I could have started this post with the first paragraph of the previous one. Time to get into some concentrated photography has been hard to find. There was a poultry show, a junior and egg event, which wasn't as busy as the usual shows. The lack of occupied cages got me one extra shot for the files.

The chap who is usually there to take pictures of the winning birds was absent, apparently he doesn't bother with the junior show. I almost got roped into doing the honours but someone else had a camera with them. A shame that the young fanciers won't have carefully lit pictures of their winning entries.

Daft as it sounds, and in a typical justification of extravagant expenditure, part of my plan to reduce my camera gear inventory has been another purchase which I tried out for the first time at the poultry show. It proved it's usefulness too. Every camera ought to have a flippy screen of some sort. They really do make it easier to get a different perspective on things - often without drawing attention to yourself. More poultry pics here.

Since then I've used the screen at the sandplant, which has changed dramatically since my last visit, to put the camera above my head. Future uses for the screen are sticking the camera on a monopod or pole to raise it higher still. Although given the ability to use a smartphone to view the screen's output and fire the shutter a flippy screen might not be necessary for that! More (slightly repetitive) sandplant pics here.
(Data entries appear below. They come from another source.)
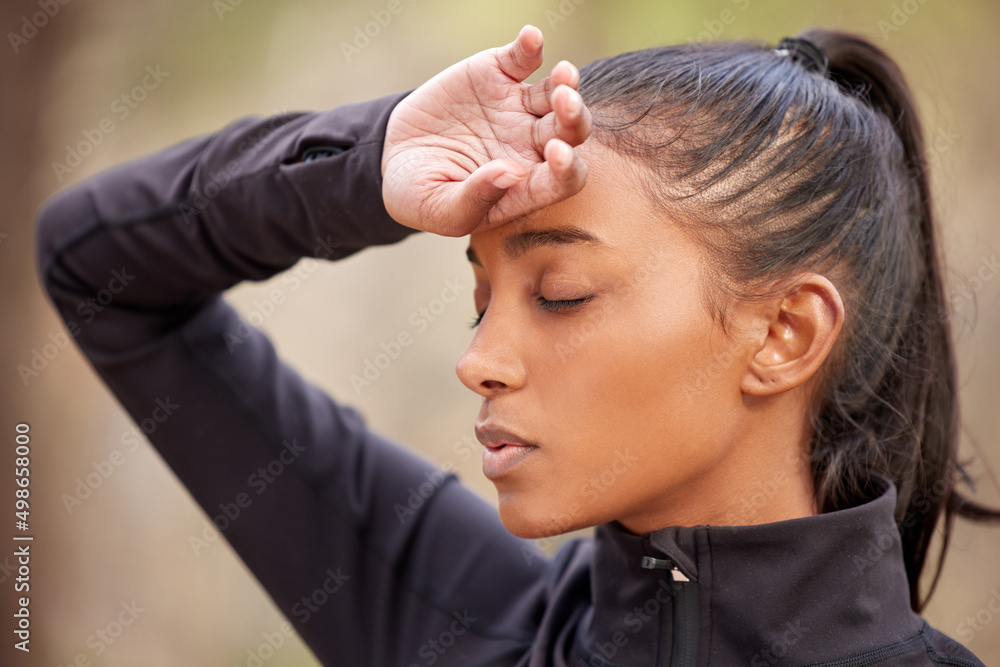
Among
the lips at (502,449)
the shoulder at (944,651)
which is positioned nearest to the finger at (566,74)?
the lips at (502,449)

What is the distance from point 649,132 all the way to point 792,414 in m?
0.39

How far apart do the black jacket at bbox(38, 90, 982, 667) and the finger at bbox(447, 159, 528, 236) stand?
176mm

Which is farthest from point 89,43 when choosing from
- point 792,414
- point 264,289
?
point 792,414

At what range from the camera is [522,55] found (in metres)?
0.89

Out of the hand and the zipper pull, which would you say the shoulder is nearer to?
the zipper pull

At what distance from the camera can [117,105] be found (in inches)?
85.8

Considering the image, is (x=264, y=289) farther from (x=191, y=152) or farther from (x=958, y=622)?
(x=958, y=622)

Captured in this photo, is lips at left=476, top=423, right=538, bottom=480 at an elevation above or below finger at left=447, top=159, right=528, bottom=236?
below

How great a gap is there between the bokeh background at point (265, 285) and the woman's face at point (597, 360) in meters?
1.42

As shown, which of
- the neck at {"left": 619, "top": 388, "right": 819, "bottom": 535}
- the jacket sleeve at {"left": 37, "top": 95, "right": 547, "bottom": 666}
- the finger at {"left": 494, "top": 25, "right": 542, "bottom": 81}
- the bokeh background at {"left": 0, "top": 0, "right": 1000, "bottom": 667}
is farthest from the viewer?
the bokeh background at {"left": 0, "top": 0, "right": 1000, "bottom": 667}

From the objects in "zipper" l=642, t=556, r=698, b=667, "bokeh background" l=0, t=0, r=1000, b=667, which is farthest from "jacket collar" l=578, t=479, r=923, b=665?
"bokeh background" l=0, t=0, r=1000, b=667

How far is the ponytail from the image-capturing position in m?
1.13

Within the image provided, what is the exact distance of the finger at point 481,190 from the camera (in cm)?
82

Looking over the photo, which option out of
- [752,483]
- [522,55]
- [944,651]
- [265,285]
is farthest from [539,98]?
[265,285]
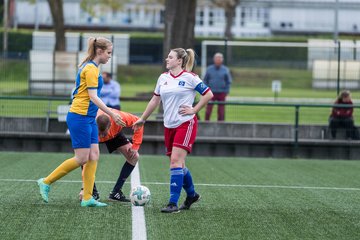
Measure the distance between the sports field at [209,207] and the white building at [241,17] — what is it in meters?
63.9

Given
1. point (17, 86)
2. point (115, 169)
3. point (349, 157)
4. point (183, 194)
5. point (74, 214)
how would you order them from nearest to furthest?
point (74, 214)
point (183, 194)
point (115, 169)
point (349, 157)
point (17, 86)

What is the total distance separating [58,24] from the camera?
41812 millimetres

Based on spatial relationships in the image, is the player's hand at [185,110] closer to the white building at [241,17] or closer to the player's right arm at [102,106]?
the player's right arm at [102,106]

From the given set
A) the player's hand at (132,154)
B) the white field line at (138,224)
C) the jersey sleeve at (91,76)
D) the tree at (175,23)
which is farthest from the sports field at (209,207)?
the tree at (175,23)

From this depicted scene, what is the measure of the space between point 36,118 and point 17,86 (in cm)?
990

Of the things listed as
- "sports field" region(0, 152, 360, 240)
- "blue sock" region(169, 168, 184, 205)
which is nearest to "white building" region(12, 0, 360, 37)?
"sports field" region(0, 152, 360, 240)

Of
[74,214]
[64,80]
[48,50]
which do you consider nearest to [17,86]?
[64,80]

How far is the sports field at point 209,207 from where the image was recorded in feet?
29.3

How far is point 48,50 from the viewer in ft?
118

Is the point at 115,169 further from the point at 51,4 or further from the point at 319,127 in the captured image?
the point at 51,4

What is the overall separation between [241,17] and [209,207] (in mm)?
80480

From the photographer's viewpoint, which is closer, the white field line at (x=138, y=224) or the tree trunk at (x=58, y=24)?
the white field line at (x=138, y=224)

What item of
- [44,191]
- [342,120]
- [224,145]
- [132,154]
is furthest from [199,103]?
[342,120]

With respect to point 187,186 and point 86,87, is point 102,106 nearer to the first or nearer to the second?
point 86,87
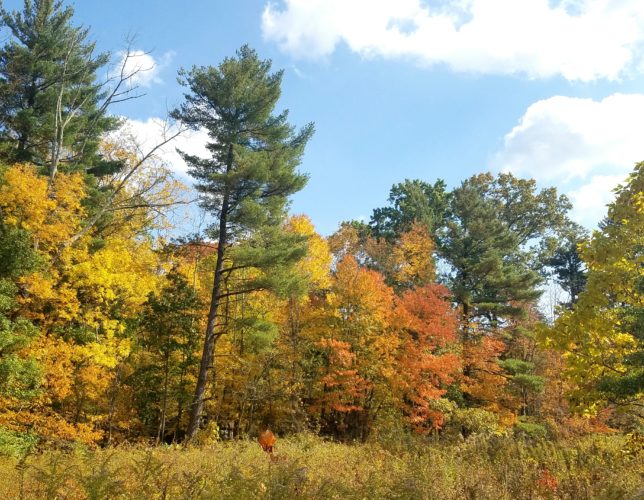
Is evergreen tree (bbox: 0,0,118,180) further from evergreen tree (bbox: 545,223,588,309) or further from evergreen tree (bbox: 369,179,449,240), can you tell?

While the poultry visit fell back on my usual two fixed focal length lenses (28mm and 50mm) the sandplant saw me giving my cheapo wide zoom a work out along with the 85mm. These two make a useful combination. Sometimes a longer zoom would be handy, but as a weight saving venture it's good enough. As ever I remain convinced that there's no need to cover every focal length in order to make useful pictures. Just look for the pictures that suit whatever focal lengths you have with you. That way you don't even notice that you are 'missing' shots. Besides with a gazillion pixels available a bit of a crop still provides a usable file if pressed.

I also gave the wide zoom a whirl at the tackle shop. Given it's slow and variable aperture I wasn't too hopeful. But not only is that multitude of tiny dots excellent for rendering detail, it somehow manages to work in fairly low light at high ISOs (3200 below). Yet to be used in anger, I see a different approach to the tackle shop project - that flippy screen might be useful too!

The low light capabilities of modern cameras is lessening the need for fast aperture zoom lenses unless you want to use wide apertures for subject isolation. The two 'cheapo' zooms I have are plenty good enough for me (manufacturers might be making better lenses to work with higher resolution sensors), and subject isolation can be achieved by standing further away and using a longer focal length. All this means that it's possible to have a full frame set up that weighs next to nothing. As soon as I can offload some gear I'll be able to get my entire kit into one small shoulder bag.

It's a lot easier to write about gear than making pictures, particularly when it's a struggle to get out and do the latter. At least I can fit in some time for my local projects on my way to and from the Post Office. The church continues to be a challenge. Making pictures that seem to accidentally include the church is harder than I imagined it would be. Certainly without making different versions of the same picture.

Home Range is a more local version of Sandgrounding (which has reached it's 500th post) and has been added to recently. It has a more considered approach to subject matter and framing than Sandgrounding, although quite what either of these series are about I can't honestly say! I am clear what the 'big project' is about, and have made some preliminary progress on it in the limited time I've had available. As soon as work eases up I'll get some more done. Having clarity as to what a project is about helps provide an end to it. Open ended projects simply blunder on and on, never getting finished. Then again, if you have a date set as a conclusion point it can mean that you don't get all the pictures you'd like. At least with the sandplant I think a natural end will come when the restoration work is completed.

The worrying thing with long term projects is that when you come to review what you've got early pictures often look different to later ones. Your vision and aims change with time. What seemed like a good idea at the time might not fit in with later ideas.On the positive side some pictures which might have seemed pointless can, when set next to later views of the same scene, provide a useful comparison of change. There's more to project work than taking good pictures. Which make it interesting.